> Данный отрывок:
---------------
Текст: Арсений Замостьянов, заместитель главного редактора журнала «Историк»

А кажется, что он все еще рядом с нами, на вздыбленном коне, воспетом поэтами и художниками. Это свойство немногих исторических деятелей. И помогают им оставаться в строю не только историки, но и писатели. Культ Петра уж точно создавали именно они. И начали еще при жизни великого императора, когда Федор Журавский и Феофан Прокопович принялись воспевать его победы.

Петровская тема до сих пор на острие споров. Исторический образ великого императора, сложившийся и при его жизни, и в веках, остаётся «недорисованным портретом» – а значит, живым.
---------------
> Исходные данные:
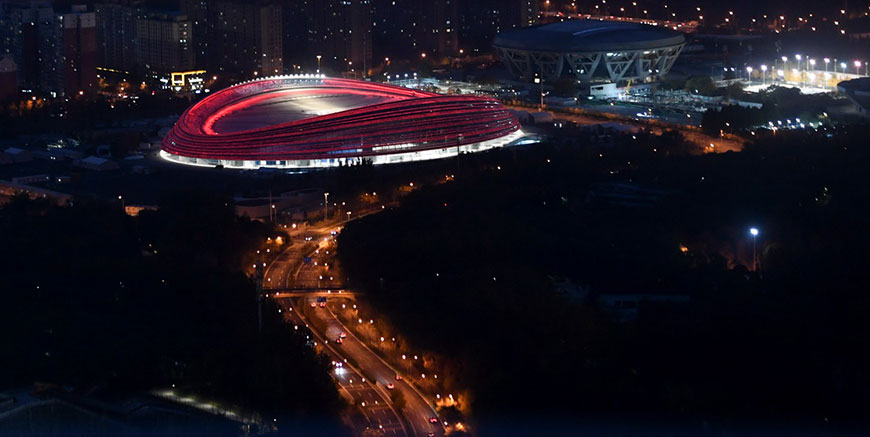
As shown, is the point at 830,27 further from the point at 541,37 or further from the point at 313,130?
the point at 313,130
---------------
> Поставленная задача A: Перепишите из текста о Петре фрагмент между словами «Текст: Арсений Замостьянов, заместитель» и «воспевать его победы.», включая эти слова.
> Поставленная задача B: Кто, согласно тексту о Петре, принялся воспевать победы императора еще при его жизни?
Для ответов пользуйтесь только текстом о Петре.

> Решение задачи A:
Текст: Арсений Замостьянов, заместитель главного редактора журнала «Историк»

А кажется, что он все еще рядом с нами, на вздыбленном коне, воспетом поэтами и художниками. Это свойство немногих исторических деятелей. И помогают им оставаться в строю не только историки, но и писатели. Культ Петра уж точно создавали именно они. И начали еще при жизни великого императора, когда Федор Журавский и Феофан Прокопович принялись воспевать его победы.

> Решение задачи B: Федор Журавский и Феофан Прокопович.